The Warwickshire and Solihull group of The National Association of Blood Bikes has been replaced as part of a new £14million contract with QE Facilities Ltd.
The National Association of Blood Bikes is a charity which relies on volunteers to provide free out-of-hours medical transport and delivery across the UK – but it’s just been replaced as the result of a £14 million pound deal with a limited company which runs until 2022.
The University Hospital Coventry and Warwickshire NHS Trust has ended its long-standing arrangement with the Coventry and Warwickshire Pathology Service and the Warwickshire and Solihull Blood Bikes. The service which was previously offered by the WSBB’s volunteers since it was founded in 2012 will now be carried out by QE Facilities Ltd as part of a new £14 million contract.
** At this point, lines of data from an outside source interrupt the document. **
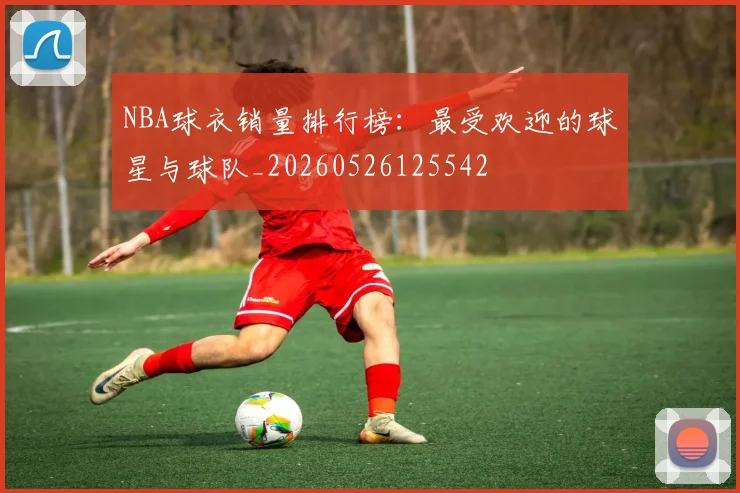 NBA球衣销量排行榜:最受欢迎的球星与球队_20260526125542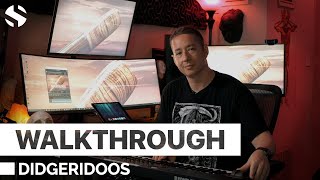 Walkthrough: Didgeridoos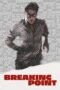 Nonton Film Breaking Point (2024) WONGMOVIE Nonton Film Breaking Point (2024) WONGMOVIE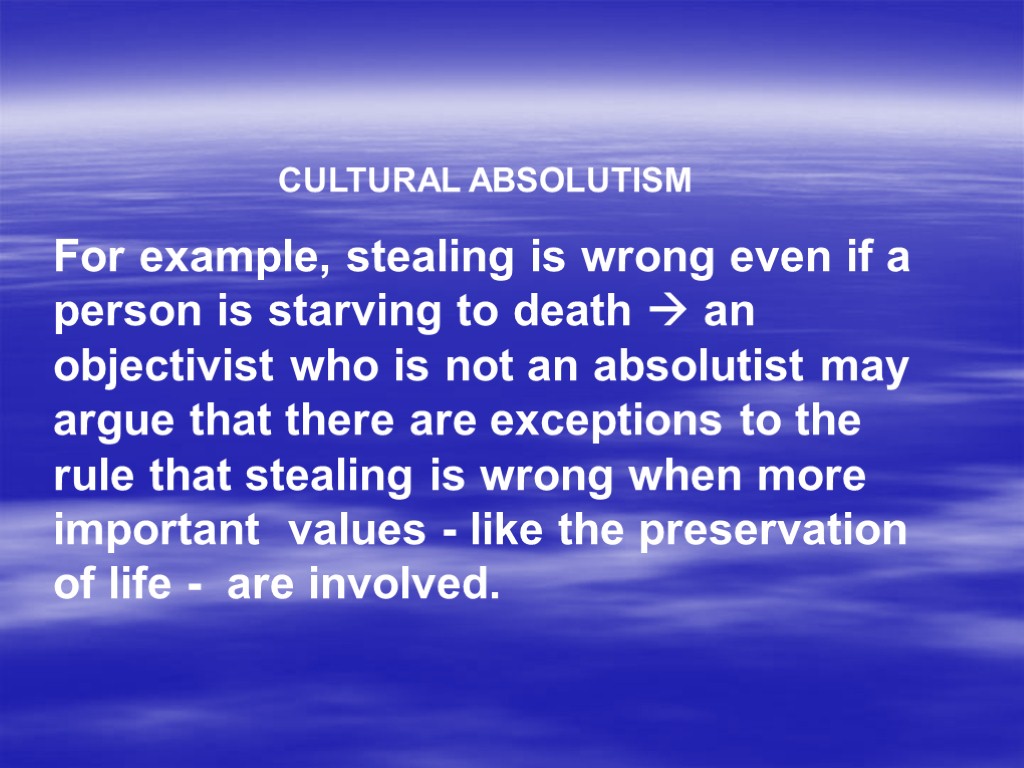 CULTURAL ABSOLUTISM For example, stealing is wrong even if a person is starving to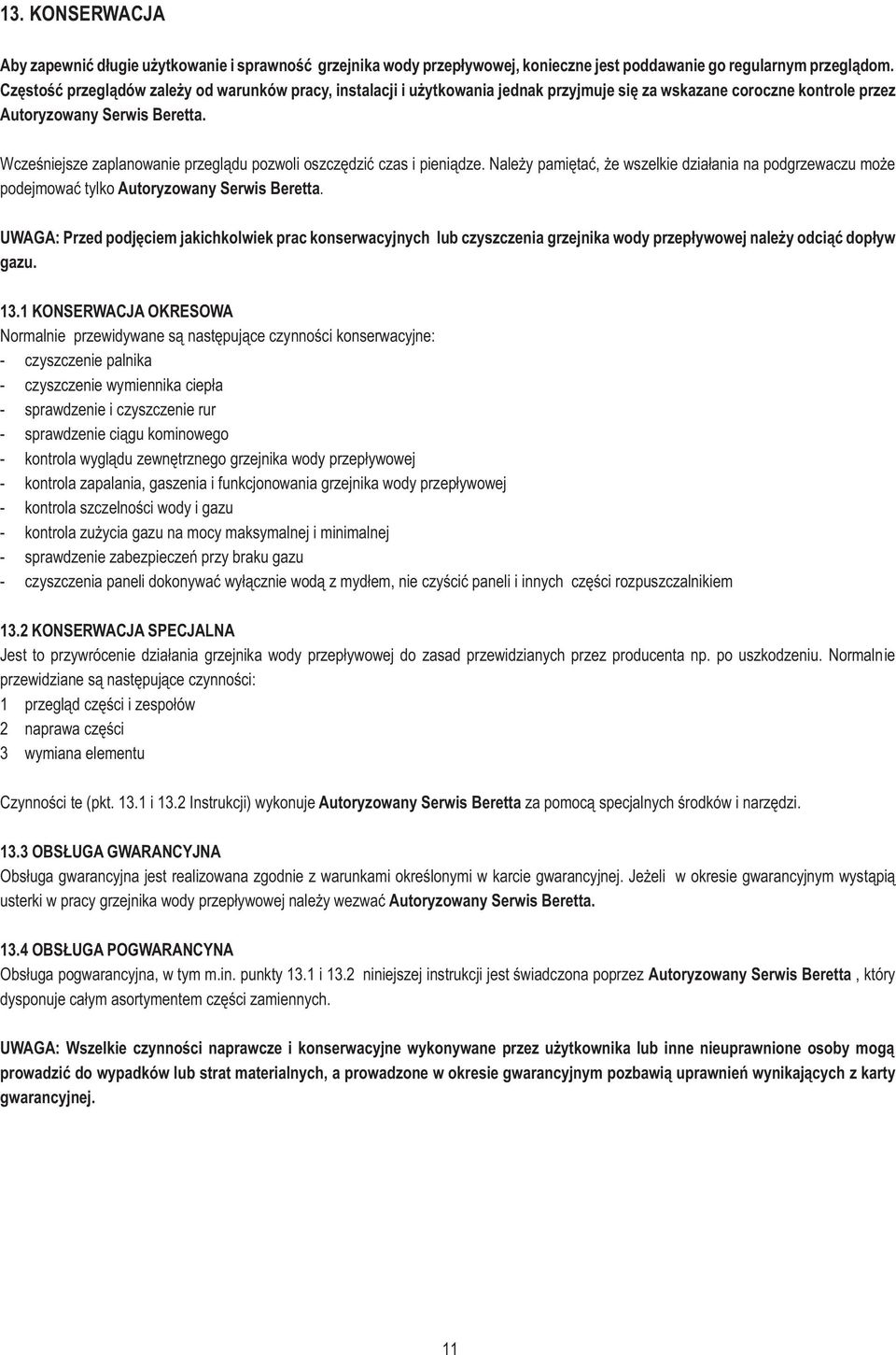 Wczeœniejsze zaplanowanie przegl¹du pozwoli oszczêdziæ czas i pieni¹dze. Nale y pamiêtaæ, e wszelkie dzia³ania na podgrzewaczu mo e podejmowaæ tylko Autoryzowany Serwis Beretta.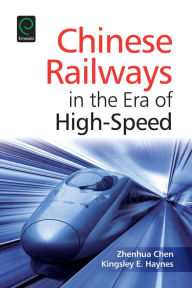 Title: Chinese Railways in the Era of High Speed, Author: Zhenhua Chen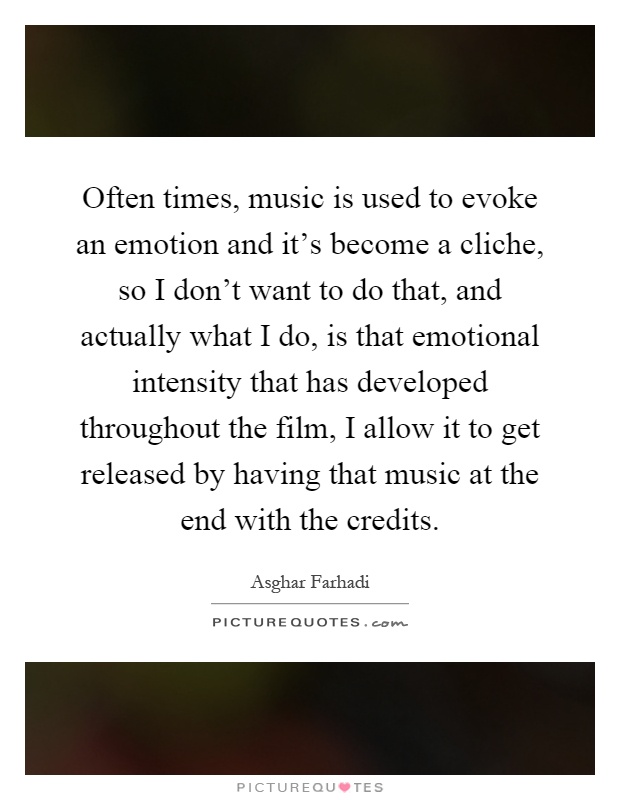 Often times, music is used to evoke an emotion and it's become a cliche, so I don't want to do that, and actually what I do, is that emotional intensity that has developed throughout the film, I allow it to get released by having that music at the end with the credits Picture Quote #1
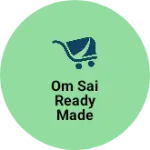 Business logo of Om sai ready made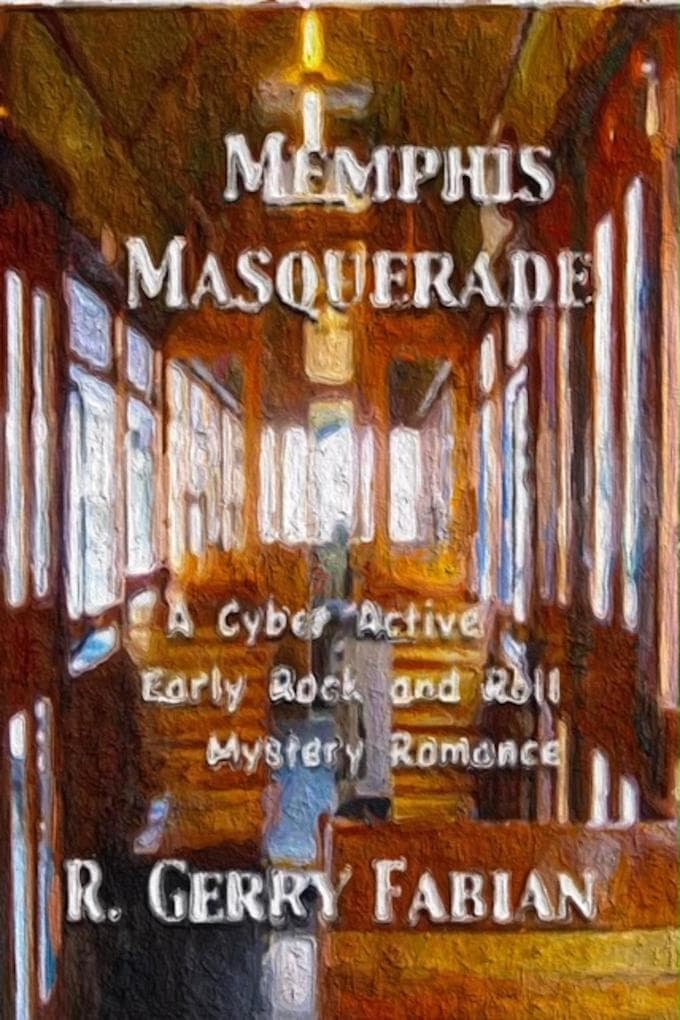 Memphis Masquerade (Ingenuous Serendipity, #2)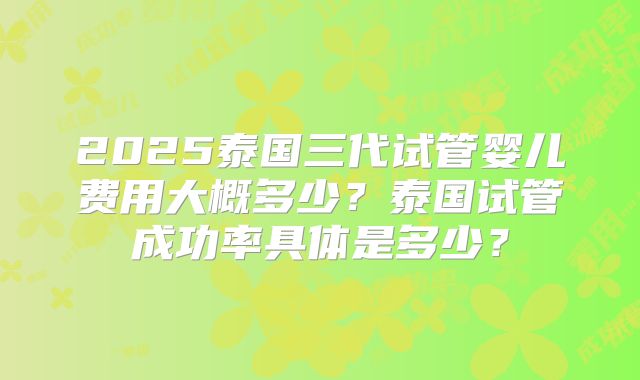 2025泰国三代试管婴儿费用大概多少？泰国试管成功率具体是多少？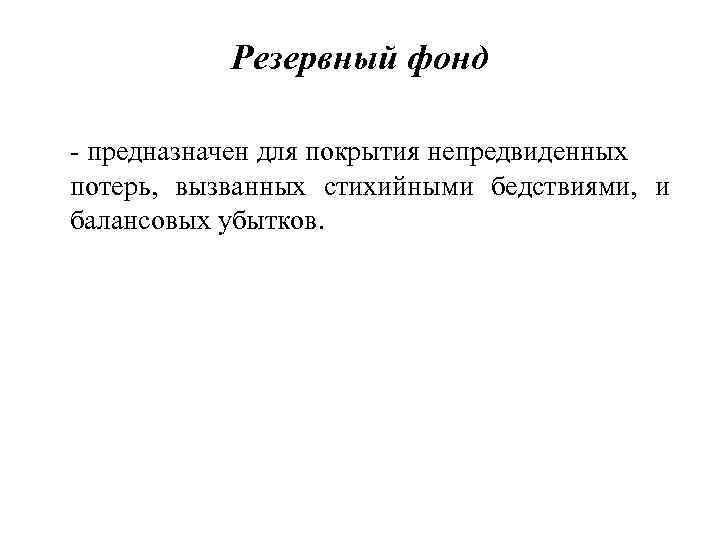 Резервный фонд - предназначен для покрытия непредвиденных потерь, вызванных стихийными бедствиями, и балансовых убытков.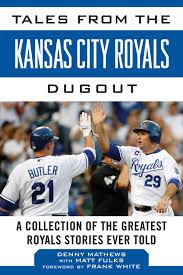 There are no statistics for this selected season available for this player. Tales From The Kansas City Royals Dugout Book By Denny Matthews Matt Fulks Frank White Official Publisher Page Simon Schuster Uk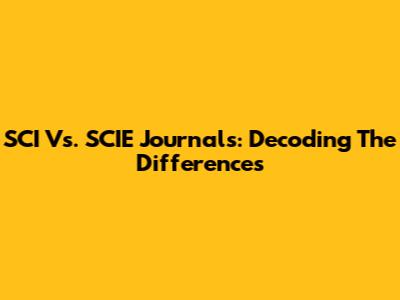 SCI Vs. SCIE Journals: Decoding The Differences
Warwickshire and Solihull Blood Bikes claim they were excluded from the tendering process. Speaking about the news, Mark Lavery, chairman of WSBB said: “We are shell shocked and gutted. We found out by accident three weeks ago when someone spotted a delivery vehicle at University Hospital of Coventry and Warwickshire. At no stage have we been involved in the tendering process. It was through making our own enquiries we found out that UHCW has chosen to pay a company for work we have previously done free-of-charge.
“We are devastated the NHS could make such an award without consulting us. We have completed over 7,000 calls in all weather conditions since we were founded in 2012 and it is estimated we have saved UHCW nearly £700,000 in that time. All our unpaid volunteers are shocked at the decision. We have committed significant time and effort to grow the group where public donations have enabled us to invest in five vehicles to maintain service in all weathers 365 days a year.”
A University Hospitals Coventry and Warwickshire NHS Trust spokesman said: “The Coventry and Warwickshire Pathology Service (CWPS) serves 1.6 million patients, four acute hospitals, nine Clinical Commissioning Groups and more than 250 GP practices. It runs a transport and logistics service to safely transfer blood samples and other medical items between hospitals and other sites. Demand has grown massively and approximately ten million samples were handled in 2018/19.
“The transport service was previously delivered by a wide range of suppliers, with some contracted through CWPS and others through third party organisations. With complexities increasing and the service potentially expanding to cover areas such as Hereford and Worcester, a decision was made to standardise delivery to ensure current and future needs, as well as stringent UK accreditation requirements, are met and exceeded. In line with public sector procurement regulations, we went out to open tender and supplier days were held to inform organisations of our requirements.
“This process has now concluded and the contract awarded to QE Facilities, a wholly owned subsidiary company of Gateshead Health NHS Foundation Trust. Any profit generated is reinvested in health care, not transferred to independent shareholders. Our aim now is to ensure the service continues to go from strength to strength and helps to further enhance the patient experience.”
The spokesman added: “All previous suppliers – including volunteers from the Warwickshire and Solihull Blood Bikes – have been informed of the changes and thanked for their invaluable contribution. We offered to continue utilising Warwickshire and Solihull Blood Bikes until at least June 2019 while we supported them in exploring new opportunities. Since then, representatives have informed us by email of their decision to withdraw the service from 1st April. It should be noted Warwickshire and Solihull Blood Bikes transported approximately 1,000 samples a year – 0.01% of the total received by CWPS. We are immensely grateful to the group for its hard work and support.”